= Exercise instructions =
Please copy out each line below that contains the word "farther", leaving the rest out.

= The records =
· · ·

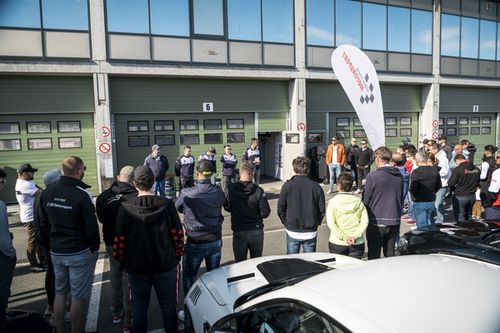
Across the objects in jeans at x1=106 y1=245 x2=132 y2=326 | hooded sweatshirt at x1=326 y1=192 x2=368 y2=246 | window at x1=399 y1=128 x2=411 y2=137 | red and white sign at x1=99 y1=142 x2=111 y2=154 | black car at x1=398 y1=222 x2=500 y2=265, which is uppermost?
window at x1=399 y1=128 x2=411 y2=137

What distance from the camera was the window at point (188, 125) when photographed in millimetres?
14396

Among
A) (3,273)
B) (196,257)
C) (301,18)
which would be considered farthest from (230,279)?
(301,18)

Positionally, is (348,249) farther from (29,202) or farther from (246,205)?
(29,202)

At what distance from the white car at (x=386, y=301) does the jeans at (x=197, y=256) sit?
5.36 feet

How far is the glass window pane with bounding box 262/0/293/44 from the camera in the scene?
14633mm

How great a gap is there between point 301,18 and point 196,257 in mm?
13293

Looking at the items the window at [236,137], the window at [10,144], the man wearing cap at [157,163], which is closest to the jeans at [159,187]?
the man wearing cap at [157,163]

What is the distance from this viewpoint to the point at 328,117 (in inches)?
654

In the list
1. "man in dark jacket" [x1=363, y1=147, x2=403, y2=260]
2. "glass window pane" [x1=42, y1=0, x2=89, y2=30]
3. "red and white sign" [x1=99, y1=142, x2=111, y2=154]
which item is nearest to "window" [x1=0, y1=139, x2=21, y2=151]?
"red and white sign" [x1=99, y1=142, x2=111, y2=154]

· · ·

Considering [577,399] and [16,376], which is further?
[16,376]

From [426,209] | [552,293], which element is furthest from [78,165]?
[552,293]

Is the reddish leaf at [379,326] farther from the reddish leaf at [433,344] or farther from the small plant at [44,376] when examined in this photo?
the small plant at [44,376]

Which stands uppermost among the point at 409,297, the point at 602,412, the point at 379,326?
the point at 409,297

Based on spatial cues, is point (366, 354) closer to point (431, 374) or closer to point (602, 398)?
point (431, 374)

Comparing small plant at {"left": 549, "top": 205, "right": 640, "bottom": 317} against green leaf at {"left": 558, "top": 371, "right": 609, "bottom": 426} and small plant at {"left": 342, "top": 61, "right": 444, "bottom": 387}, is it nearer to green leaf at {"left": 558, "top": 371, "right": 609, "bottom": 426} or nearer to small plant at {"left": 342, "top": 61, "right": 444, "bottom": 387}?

· · ·

= Solution for this exercise =
Positionally, is (348,249) farther from (29,202) or farther from (246,205)?
Is the reddish leaf at [379,326] farther from the reddish leaf at [433,344] or farther from the small plant at [44,376] when examined in this photo?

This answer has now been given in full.